- SOURCE PASSAGE:
From 2007 to present my focus has been on production and use of compost for fertility, transplant media and water extracts (tea) for managing soil and plant health. In 2010 I began work on vermicomposting of campus food residue in uheated hoophouses / passive solar greenhouses. In 2012 we started culinary herb production in a hoophouse on campus using food waste compost as the growing substrate.
From 1995 to 2007 my focus was on greenhouse production of edible flowers and culinary herbs; organic transplant production, and hoophouse/passive solar greenhouse winter production and harvesting of baby salad greens, year-round organic vegetable production.
To learn more about hoophouses please see: www.hoophouse.msu.edu
From 1985 to 1995, my research investigated the effect of irrigation method and water quality on nutrient management in peat-based media to develop fertilization methods for peat-based media that minimized fertilizer use and runoff from greenhouses while mainting crop quality.
My primary focus is providing educational programs and technical assistance for small-scale organic farmers through the MSU Student Organic Farm and MSU Extension. Key topic areas include season extension/hoophouses, compost production, organic transplants, intensive vegetable production including urban agriculture, and organic soil management.
Current affiliations and partners include Michigan Organic Food and Farm Alliance (MOFFA), Michigan Food and Farming Systems (MIFFS), Keep Growing Detroit, Edible Flint, Midwest Organic and Sustainable Education Services (MOSES) and the Northern Michigan Small Farms Conference (NMSFC).
Also participate in the organization of the Michigan Organic Agriculture Conference and Organic sessions for the Great Lakes Fruit and Vegetable Expo. I serve as a member of the MOFFA Board of Directors and as the education committee chair.
I am an affiliate of the MSU Center for Regional Food System. Information about the Center's programs and activities can be found at www.foodsystems.msu.edu
Starting in 2013 I am working as a partner in the development of a year-round teaching and outreach farm at the MSU Upper Peninsula Research and Extension Center. To learn about the Center visit the website at: http://agbioresearch.msu.edu/centers/uprc
From 1985 to 1995 our outreach helped reduce water and fertilizer runoff by over 50% in the greenhouse industry through improved fertilization, use of recirculating subirrigation system, management of peat-based root media; I presented invited grower presentations in 19 states over a five-year period.
Important: These materials are intended for use by students, educators, farmers and gardeners. They are not intended for publication or distribution without permission of the author.
Recommendations for Worm Composting for small scale intensive farming and gardening based on five years of research (2010-2014) with vermicomposting kitchen preparation residue in a passive solar greenhouse or high tunnel.
Launching a new teaching and incubator farm at the UPREC North Farm has been an important new effort for 2014. Hiring a farm manager and assistant farm manager, developing a starting farm plan, and ordering and construction a hoophouse were completed by June 1. The crew at the farm has made great progress since then.
Greenhouse production of organic vegetable transplants, edible flowers and culinary herbs.
Organic transplant production, winter production and harvesting of baby salad greens, year-round organic vegetable production. Production and use of compost for fertility, transplant media and water extracts (tea) for managing soil and plant health. Effect of irrigation method and water quality on nutrient management in peat-based media; fertilization methods for peat-based media.

- WHAT IS EXPECTED: Repeat the research profile word for word, from "My primary focus" up to and including "organic soil management.". The material that comes next stands apart from the research profile.

- DATA LISTING:
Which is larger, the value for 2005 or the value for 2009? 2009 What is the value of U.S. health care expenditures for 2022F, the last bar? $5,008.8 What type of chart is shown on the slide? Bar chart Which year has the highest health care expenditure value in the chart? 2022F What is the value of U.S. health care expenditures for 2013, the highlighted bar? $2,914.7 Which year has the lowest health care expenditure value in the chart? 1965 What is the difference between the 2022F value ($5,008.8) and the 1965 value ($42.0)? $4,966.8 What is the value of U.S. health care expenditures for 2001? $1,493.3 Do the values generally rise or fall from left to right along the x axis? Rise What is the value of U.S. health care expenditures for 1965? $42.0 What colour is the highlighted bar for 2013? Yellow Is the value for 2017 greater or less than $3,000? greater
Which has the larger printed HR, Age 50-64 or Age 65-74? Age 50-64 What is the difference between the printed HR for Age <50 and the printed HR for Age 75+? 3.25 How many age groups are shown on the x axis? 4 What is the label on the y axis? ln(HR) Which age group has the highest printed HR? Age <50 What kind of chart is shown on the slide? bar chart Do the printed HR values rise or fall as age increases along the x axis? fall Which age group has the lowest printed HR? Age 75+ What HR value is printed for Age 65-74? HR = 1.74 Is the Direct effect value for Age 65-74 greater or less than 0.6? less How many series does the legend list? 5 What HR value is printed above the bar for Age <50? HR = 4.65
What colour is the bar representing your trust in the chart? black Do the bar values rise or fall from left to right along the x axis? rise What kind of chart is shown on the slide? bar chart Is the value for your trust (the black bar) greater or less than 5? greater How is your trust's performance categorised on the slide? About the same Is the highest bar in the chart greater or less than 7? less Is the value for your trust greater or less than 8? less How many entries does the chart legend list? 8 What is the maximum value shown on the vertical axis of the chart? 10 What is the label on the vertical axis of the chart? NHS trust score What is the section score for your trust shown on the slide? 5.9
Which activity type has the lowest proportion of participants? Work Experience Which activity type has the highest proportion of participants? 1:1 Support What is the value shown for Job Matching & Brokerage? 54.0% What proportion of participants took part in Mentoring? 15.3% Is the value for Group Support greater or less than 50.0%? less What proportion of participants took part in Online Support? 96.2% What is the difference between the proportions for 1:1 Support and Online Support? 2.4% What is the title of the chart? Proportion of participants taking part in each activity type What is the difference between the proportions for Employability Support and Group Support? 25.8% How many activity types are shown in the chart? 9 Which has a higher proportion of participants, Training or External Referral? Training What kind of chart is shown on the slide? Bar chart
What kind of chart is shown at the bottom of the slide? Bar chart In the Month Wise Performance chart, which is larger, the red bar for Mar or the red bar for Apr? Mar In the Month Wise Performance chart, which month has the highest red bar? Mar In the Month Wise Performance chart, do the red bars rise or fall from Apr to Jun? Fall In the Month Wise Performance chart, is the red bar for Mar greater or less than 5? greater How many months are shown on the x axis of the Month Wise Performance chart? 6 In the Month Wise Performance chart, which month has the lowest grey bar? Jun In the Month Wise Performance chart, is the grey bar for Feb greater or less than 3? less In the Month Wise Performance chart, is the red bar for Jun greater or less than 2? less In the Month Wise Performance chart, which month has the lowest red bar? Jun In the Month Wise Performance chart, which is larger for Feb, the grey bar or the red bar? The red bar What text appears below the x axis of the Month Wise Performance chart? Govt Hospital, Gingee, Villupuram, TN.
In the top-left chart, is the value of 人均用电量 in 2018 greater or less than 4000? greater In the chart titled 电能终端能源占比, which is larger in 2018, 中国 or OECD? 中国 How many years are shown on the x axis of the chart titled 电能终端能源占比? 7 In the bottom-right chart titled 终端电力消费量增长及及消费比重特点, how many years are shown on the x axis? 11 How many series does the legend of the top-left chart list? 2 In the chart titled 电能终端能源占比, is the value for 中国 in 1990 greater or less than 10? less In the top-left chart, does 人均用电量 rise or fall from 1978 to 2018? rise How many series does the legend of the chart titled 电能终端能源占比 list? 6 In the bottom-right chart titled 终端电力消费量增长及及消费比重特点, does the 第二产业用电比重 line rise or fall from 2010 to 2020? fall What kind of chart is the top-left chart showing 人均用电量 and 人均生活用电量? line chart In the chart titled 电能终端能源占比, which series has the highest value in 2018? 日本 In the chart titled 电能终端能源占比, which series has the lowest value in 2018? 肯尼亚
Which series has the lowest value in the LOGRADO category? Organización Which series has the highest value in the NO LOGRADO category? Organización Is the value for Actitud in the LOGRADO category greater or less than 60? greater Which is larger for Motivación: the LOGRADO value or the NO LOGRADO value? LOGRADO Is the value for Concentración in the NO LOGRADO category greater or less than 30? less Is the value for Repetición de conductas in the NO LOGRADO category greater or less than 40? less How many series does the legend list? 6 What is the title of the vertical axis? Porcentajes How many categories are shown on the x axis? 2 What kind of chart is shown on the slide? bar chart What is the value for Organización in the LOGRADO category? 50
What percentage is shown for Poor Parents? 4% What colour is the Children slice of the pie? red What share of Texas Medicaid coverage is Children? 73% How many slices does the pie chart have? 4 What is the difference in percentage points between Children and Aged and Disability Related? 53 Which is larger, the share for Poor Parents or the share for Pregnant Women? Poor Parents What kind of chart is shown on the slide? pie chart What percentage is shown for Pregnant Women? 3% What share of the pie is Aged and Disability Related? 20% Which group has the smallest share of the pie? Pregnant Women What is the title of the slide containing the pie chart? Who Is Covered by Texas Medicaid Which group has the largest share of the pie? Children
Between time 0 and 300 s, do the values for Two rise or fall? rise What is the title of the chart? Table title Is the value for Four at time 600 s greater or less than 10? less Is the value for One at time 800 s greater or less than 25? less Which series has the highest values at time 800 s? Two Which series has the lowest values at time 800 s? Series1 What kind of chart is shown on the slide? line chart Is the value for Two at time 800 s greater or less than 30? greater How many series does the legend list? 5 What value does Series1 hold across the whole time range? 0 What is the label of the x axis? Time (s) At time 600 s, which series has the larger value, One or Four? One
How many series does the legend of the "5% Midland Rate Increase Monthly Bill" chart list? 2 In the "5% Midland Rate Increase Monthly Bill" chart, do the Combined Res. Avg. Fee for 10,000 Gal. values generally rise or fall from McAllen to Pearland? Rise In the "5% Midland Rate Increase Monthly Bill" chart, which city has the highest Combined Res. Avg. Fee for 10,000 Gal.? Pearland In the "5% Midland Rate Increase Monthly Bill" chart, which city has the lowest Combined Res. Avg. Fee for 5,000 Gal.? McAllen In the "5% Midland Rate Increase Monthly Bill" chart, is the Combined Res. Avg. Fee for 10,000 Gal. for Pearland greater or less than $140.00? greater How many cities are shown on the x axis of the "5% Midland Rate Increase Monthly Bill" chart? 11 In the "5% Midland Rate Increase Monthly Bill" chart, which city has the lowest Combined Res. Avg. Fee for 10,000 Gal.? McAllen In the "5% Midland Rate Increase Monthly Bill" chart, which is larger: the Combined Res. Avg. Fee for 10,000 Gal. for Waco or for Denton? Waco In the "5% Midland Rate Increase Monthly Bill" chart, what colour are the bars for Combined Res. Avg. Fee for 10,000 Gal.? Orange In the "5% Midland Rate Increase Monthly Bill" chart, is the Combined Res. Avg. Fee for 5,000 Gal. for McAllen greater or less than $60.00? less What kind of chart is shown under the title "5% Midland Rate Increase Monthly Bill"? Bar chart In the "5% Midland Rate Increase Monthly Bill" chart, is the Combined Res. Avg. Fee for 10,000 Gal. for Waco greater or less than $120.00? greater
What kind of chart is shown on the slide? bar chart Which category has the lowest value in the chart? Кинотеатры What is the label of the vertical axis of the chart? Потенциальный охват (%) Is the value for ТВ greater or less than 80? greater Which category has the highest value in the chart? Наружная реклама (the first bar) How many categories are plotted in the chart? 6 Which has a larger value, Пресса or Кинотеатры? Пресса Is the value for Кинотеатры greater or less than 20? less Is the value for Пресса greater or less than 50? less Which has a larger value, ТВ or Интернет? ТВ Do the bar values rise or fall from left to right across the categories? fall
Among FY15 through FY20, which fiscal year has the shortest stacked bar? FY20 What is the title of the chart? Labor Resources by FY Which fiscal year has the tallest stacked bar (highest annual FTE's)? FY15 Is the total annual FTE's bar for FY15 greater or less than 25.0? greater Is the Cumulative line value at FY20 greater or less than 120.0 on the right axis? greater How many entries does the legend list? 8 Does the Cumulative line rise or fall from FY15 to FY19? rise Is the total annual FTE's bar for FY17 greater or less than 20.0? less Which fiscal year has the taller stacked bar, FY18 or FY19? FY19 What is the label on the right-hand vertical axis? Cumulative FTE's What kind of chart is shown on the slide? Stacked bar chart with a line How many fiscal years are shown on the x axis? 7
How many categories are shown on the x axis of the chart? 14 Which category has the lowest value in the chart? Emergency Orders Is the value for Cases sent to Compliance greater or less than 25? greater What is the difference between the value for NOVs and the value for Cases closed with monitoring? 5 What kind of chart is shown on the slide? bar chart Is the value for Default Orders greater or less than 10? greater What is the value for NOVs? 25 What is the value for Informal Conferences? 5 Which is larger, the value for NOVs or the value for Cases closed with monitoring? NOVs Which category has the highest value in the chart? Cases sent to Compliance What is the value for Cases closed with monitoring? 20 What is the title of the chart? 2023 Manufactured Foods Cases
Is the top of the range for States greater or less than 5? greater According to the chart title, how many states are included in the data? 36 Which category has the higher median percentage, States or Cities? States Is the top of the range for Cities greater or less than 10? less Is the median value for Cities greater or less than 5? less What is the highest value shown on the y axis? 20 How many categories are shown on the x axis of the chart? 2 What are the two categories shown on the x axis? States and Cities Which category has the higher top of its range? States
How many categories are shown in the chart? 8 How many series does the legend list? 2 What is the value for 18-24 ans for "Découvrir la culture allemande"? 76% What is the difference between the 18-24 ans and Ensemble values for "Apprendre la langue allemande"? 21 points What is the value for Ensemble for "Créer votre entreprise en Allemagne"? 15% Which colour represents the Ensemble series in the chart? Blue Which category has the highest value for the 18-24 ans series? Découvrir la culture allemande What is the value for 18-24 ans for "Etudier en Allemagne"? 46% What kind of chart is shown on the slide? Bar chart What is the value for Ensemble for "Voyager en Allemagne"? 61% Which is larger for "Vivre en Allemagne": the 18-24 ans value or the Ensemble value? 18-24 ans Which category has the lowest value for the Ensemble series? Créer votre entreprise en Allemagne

- RESPONSE TO THIS EXERCISE:
My primary focus is providing educational programs and technical assistance for small-scale organic farmers through the MSU Student Organic Farm and MSU Extension. Key topic areas include season extension/hoophouses, compost production, organic transplants, intensive vegetable production including urban agriculture, and organic soil management.